## EXERCISE BRIEF
Reproduce all of the rows below word for word, leaving the pictures out.

## MATERIAL PROVIDED
★ ★ ★ ★ ★

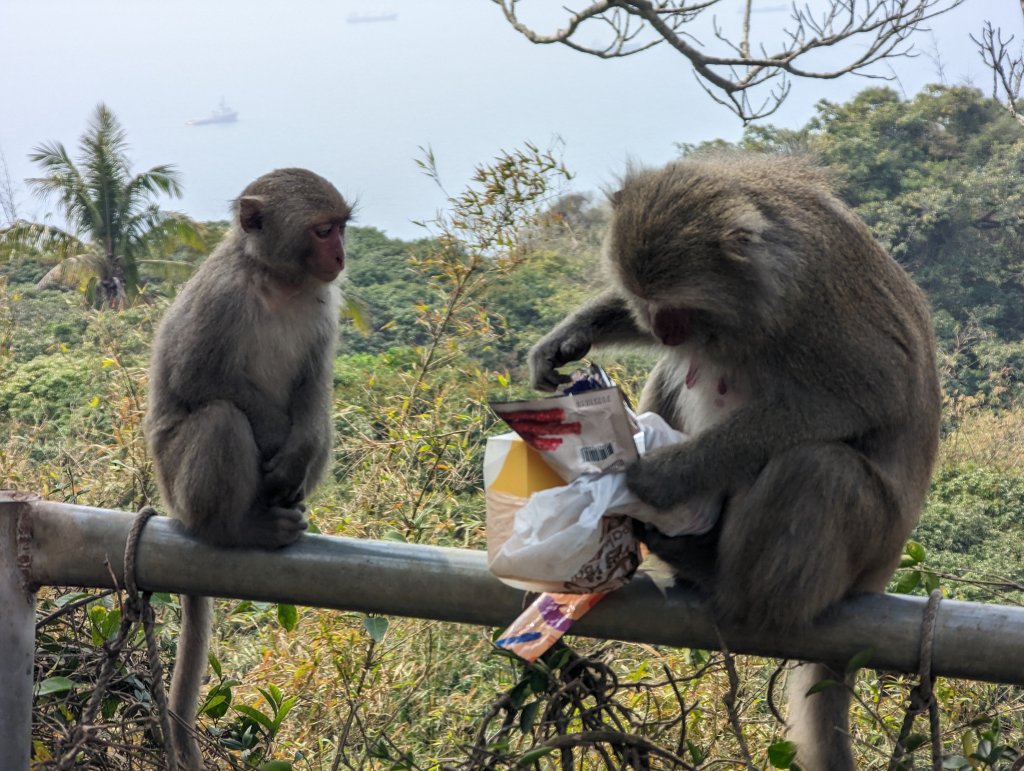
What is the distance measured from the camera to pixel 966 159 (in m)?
15.7

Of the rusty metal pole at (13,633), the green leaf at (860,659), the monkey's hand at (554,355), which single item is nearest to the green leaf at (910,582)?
the green leaf at (860,659)

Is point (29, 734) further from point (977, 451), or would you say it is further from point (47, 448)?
point (977, 451)

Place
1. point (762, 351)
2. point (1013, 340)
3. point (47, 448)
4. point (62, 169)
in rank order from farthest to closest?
1. point (62, 169)
2. point (1013, 340)
3. point (47, 448)
4. point (762, 351)

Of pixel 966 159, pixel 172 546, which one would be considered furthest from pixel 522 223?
pixel 966 159

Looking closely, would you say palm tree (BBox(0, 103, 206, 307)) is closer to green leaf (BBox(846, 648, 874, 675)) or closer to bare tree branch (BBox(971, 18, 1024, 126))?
bare tree branch (BBox(971, 18, 1024, 126))

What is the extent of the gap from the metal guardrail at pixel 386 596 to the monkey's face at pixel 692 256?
667 mm

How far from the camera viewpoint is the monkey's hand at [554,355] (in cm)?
287

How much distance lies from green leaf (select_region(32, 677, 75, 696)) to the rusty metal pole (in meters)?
→ 0.33

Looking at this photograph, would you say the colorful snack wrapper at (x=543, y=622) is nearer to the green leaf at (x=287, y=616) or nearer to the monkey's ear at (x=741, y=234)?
the monkey's ear at (x=741, y=234)

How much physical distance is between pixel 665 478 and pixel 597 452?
0.34 meters

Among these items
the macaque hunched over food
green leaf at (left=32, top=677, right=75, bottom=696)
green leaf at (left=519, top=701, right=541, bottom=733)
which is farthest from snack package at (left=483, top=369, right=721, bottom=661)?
green leaf at (left=32, top=677, right=75, bottom=696)

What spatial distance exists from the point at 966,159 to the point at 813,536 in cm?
1500

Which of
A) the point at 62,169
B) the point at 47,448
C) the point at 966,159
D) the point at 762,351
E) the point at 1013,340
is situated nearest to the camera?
the point at 762,351

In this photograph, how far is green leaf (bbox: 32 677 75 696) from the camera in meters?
2.68
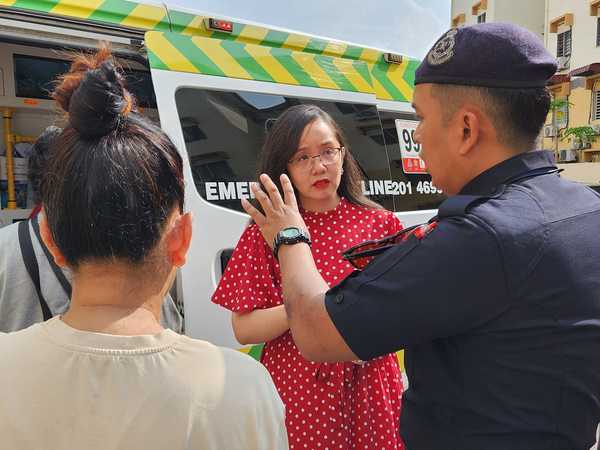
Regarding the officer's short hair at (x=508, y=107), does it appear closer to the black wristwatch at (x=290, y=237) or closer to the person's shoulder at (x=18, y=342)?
the black wristwatch at (x=290, y=237)

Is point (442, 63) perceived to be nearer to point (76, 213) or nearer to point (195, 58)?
point (76, 213)

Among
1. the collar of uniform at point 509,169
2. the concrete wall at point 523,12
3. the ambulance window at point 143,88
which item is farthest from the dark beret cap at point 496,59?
the concrete wall at point 523,12

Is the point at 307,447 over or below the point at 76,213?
below

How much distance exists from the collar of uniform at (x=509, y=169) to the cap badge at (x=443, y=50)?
258 mm

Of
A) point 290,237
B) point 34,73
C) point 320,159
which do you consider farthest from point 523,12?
point 290,237

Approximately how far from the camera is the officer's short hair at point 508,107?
1040mm

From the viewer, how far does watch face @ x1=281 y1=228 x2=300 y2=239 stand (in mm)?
1300

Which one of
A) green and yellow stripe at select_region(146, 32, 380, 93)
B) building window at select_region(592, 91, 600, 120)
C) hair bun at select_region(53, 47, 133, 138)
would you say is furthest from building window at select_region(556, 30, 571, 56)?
hair bun at select_region(53, 47, 133, 138)

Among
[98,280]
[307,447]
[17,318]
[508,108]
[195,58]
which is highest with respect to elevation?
[195,58]

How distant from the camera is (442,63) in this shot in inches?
42.2

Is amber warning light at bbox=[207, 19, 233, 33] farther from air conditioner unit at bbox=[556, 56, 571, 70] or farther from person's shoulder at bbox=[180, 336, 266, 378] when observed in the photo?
air conditioner unit at bbox=[556, 56, 571, 70]

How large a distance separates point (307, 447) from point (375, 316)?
0.83 m

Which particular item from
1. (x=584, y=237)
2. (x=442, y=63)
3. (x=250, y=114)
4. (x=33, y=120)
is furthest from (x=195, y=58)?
(x=33, y=120)

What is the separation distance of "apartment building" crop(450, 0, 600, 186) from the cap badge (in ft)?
70.4
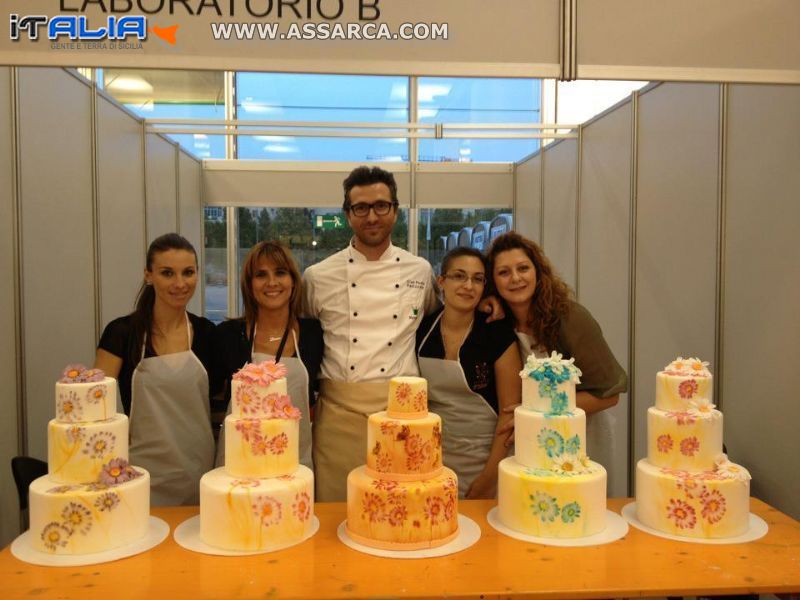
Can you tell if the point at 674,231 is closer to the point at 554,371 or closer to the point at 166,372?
the point at 554,371

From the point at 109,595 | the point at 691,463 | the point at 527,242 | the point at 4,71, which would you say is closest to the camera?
the point at 109,595

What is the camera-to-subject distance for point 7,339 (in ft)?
8.31

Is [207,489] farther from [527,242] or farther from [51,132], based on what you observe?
[51,132]

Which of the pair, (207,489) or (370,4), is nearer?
(207,489)

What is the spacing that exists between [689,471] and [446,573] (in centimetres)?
75

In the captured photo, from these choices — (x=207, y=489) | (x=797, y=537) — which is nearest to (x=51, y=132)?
(x=207, y=489)

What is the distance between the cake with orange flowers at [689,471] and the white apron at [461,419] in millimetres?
628

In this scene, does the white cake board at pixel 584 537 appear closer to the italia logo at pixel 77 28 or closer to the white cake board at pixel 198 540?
the white cake board at pixel 198 540

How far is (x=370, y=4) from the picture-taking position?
1812 mm

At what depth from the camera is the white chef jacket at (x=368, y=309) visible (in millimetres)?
2363

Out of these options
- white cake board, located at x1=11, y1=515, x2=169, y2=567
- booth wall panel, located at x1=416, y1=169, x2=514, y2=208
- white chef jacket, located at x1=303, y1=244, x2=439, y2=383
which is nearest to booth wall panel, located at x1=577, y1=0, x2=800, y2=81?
white chef jacket, located at x1=303, y1=244, x2=439, y2=383

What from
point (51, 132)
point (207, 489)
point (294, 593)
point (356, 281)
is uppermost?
point (51, 132)

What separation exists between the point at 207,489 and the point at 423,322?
110 cm

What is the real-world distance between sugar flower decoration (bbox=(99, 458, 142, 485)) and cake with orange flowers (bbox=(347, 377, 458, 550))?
22.6 inches
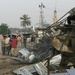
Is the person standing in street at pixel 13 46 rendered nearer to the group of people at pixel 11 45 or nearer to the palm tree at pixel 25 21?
the group of people at pixel 11 45

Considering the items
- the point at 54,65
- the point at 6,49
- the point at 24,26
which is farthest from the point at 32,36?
the point at 24,26

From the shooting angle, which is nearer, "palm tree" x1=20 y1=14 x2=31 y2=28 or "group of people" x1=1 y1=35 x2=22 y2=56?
"group of people" x1=1 y1=35 x2=22 y2=56

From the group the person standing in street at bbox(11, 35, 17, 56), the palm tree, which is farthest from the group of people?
the palm tree

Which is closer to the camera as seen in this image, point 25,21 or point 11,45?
point 11,45

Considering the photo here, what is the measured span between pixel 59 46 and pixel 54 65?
1.81m

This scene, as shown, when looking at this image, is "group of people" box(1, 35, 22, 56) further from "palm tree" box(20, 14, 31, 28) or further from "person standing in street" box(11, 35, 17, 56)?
"palm tree" box(20, 14, 31, 28)

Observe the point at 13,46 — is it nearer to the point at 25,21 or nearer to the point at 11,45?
the point at 11,45

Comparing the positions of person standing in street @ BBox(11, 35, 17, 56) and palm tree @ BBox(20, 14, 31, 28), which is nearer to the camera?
person standing in street @ BBox(11, 35, 17, 56)

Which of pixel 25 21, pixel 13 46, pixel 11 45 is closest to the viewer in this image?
pixel 13 46

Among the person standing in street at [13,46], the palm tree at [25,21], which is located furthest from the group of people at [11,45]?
the palm tree at [25,21]

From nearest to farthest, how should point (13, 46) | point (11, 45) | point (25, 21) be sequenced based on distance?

★ ★ ★ ★ ★

## RESPONSE
What is the distance measured from the camera to pixel 966 159 (in m)?
15.7

Of the rusty metal pole at (13,633), the green leaf at (860,659), the monkey's hand at (554,355), which single item is nearest to the green leaf at (910,582)?
the green leaf at (860,659)

Is point (29, 734) further from point (977, 451), or would you say it is further from point (47, 448)?
point (977, 451)

Place
1. point (762, 351)
2. point (1013, 340)
3. point (47, 448)
4. point (62, 169)
in rank order from farthest to closest?
1. point (62, 169)
2. point (1013, 340)
3. point (47, 448)
4. point (762, 351)

Of pixel 966 159, pixel 172 546, which one would be considered furthest from pixel 522 223?
pixel 966 159

Looking closely, would you say palm tree (BBox(0, 103, 206, 307)) is closer to green leaf (BBox(846, 648, 874, 675)) or closer to bare tree branch (BBox(971, 18, 1024, 126))?
bare tree branch (BBox(971, 18, 1024, 126))

What is the extent of the gap from the metal guardrail at pixel 386 596 to the monkey's face at pixel 692 256?
667 mm

How far from the camera viewpoint is the monkey's hand at [554,355] (in cm)?
287

How much distance lies from green leaf (select_region(32, 677, 75, 696)) to the rusty metal pole (in meters)?
→ 0.33

Looking at this photograph, would you say the colorful snack wrapper at (x=543, y=622) is nearer to the green leaf at (x=287, y=616) or nearer to the monkey's ear at (x=741, y=234)?
the monkey's ear at (x=741, y=234)

How much physical distance is between pixel 665 478 and pixel 597 452?
0.34 meters

Among these items
the macaque hunched over food
green leaf at (left=32, top=677, right=75, bottom=696)
green leaf at (left=519, top=701, right=541, bottom=733)
which is farthest from snack package at (left=483, top=369, right=721, bottom=661)?
green leaf at (left=32, top=677, right=75, bottom=696)

What spatial distance exists from the point at 966,159 to the point at 813,536 in cm?
1500

Which of
A) the point at 62,169
B) the point at 47,448
C) the point at 966,159
D) the point at 762,351
E) the point at 1013,340
is situated nearest to the camera?
the point at 762,351

In this photograph, how far is green leaf (bbox: 32 677 75 696) from the camera in meters?
2.68
Regarding the officer's short hair at (x=508, y=107), does it appear closer to the black wristwatch at (x=290, y=237) or closer to the person's shoulder at (x=18, y=342)?
the black wristwatch at (x=290, y=237)

Is point (442, 63) perceived to be nearer to point (76, 213) or nearer to point (195, 58)?
point (76, 213)

Among
1. the collar of uniform at point 509,169
2. the concrete wall at point 523,12
3. the ambulance window at point 143,88
which item is farthest from the dark beret cap at point 496,59?
the concrete wall at point 523,12

Is the point at 307,447 over or below the point at 76,213?
below

How much distance exists from the collar of uniform at (x=509, y=169) to the cap badge at (x=443, y=50)?
258 mm

Of
A) point 290,237
B) point 34,73
C) point 320,159
which do you consider farthest from point 523,12?
point 290,237

Approximately how far from the camera is the officer's short hair at point 508,107?
1040mm

From the viewer, how far does watch face @ x1=281 y1=228 x2=300 y2=239 stand (in mm)?
1300

Which one of
A) green and yellow stripe at select_region(146, 32, 380, 93)
B) building window at select_region(592, 91, 600, 120)
C) hair bun at select_region(53, 47, 133, 138)
would you say is furthest from building window at select_region(556, 30, 571, 56)?
hair bun at select_region(53, 47, 133, 138)

Among
[98,280]
[307,447]
[17,318]
[508,108]
[195,58]
which is highest with respect to elevation?
[195,58]

How distant from the camera is (442,63) in this shot in inches?
42.2

Is amber warning light at bbox=[207, 19, 233, 33] farther from air conditioner unit at bbox=[556, 56, 571, 70] or farther from person's shoulder at bbox=[180, 336, 266, 378] when observed in the photo?
air conditioner unit at bbox=[556, 56, 571, 70]

How large a distance separates point (307, 447) from point (375, 316)?
0.83 m

Which particular item from
1. (x=584, y=237)
2. (x=442, y=63)
3. (x=250, y=114)
4. (x=33, y=120)
is furthest from (x=195, y=58)?
(x=33, y=120)

What is the separation distance of "apartment building" crop(450, 0, 600, 186) from the cap badge (in ft)?
70.4
Can you tell if the point at 674,231 is closer to the point at 554,371 or closer to the point at 166,372?
the point at 554,371

From the point at 109,595 | the point at 691,463 | the point at 527,242 | the point at 4,71, which would you say is closest to the camera?
the point at 109,595

What is the camera-to-subject distance for point 7,339 (in ft)?
8.31

Is [207,489] farther from [527,242] or farther from [51,132], based on what you observe?
[51,132]

Which of the pair, (207,489) or (370,4), is nearer?
(207,489)

What is the spacing that exists between [689,471] and [446,573] (in centimetres)?
75

In the captured photo, from these choices — (x=207, y=489) | (x=797, y=537) — which is nearest to (x=51, y=132)?
(x=207, y=489)

What is the distance between the cake with orange flowers at [689,471] and the white apron at [461,419] in millimetres?
628

In this scene, does the white cake board at pixel 584 537 appear closer to the italia logo at pixel 77 28 or closer to the white cake board at pixel 198 540?
the white cake board at pixel 198 540

How far is (x=370, y=4) from the picture-taking position?
1812 mm

At what depth from the camera is the white chef jacket at (x=368, y=309) visible (in millimetres)?
2363

Out of these options
- white cake board, located at x1=11, y1=515, x2=169, y2=567
- booth wall panel, located at x1=416, y1=169, x2=514, y2=208
- white chef jacket, located at x1=303, y1=244, x2=439, y2=383
which is nearest to booth wall panel, located at x1=577, y1=0, x2=800, y2=81?
white chef jacket, located at x1=303, y1=244, x2=439, y2=383

What from
point (51, 132)
point (207, 489)
point (294, 593)
point (356, 281)
is uppermost?
point (51, 132)

What separation exists between the point at 207,489 and the point at 423,322?
110 cm

What is the real-world distance between sugar flower decoration (bbox=(99, 458, 142, 485)) and cake with orange flowers (bbox=(347, 377, 458, 550))?
22.6 inches
Is the person standing in street at pixel 13 46 rendered nearer to the group of people at pixel 11 45 or nearer to the palm tree at pixel 25 21?
the group of people at pixel 11 45

Considering the items
- the point at 54,65
- the point at 6,49
- the point at 24,26
which is farthest from the point at 32,36?
the point at 24,26

From the shooting angle, which is nearer, "palm tree" x1=20 y1=14 x2=31 y2=28 or "group of people" x1=1 y1=35 x2=22 y2=56?
"group of people" x1=1 y1=35 x2=22 y2=56

From the group the person standing in street at bbox(11, 35, 17, 56), the palm tree, which is farthest from the group of people?
the palm tree

Which is closer to the camera as seen in this image, point 25,21 or point 11,45?
point 11,45

Considering the photo here, what is the measured span between pixel 59 46 and pixel 54 65?
1.81m

This scene, as shown, when looking at this image, is "group of people" box(1, 35, 22, 56) further from "palm tree" box(20, 14, 31, 28) or further from "person standing in street" box(11, 35, 17, 56)?
"palm tree" box(20, 14, 31, 28)

Observe the point at 13,46 — is it nearer to the point at 25,21 or nearer to the point at 11,45?
the point at 11,45

Comparing the positions of person standing in street @ BBox(11, 35, 17, 56) and palm tree @ BBox(20, 14, 31, 28), which is nearer to the camera?
person standing in street @ BBox(11, 35, 17, 56)

Which of pixel 25 21, pixel 13 46, pixel 11 45 is closest to the viewer in this image?
pixel 13 46

Among the person standing in street at [13,46], the palm tree at [25,21], which is located furthest from the group of people at [11,45]?
the palm tree at [25,21]

From nearest to farthest, how should point (13, 46) | point (11, 45) | point (25, 21) be sequenced based on distance?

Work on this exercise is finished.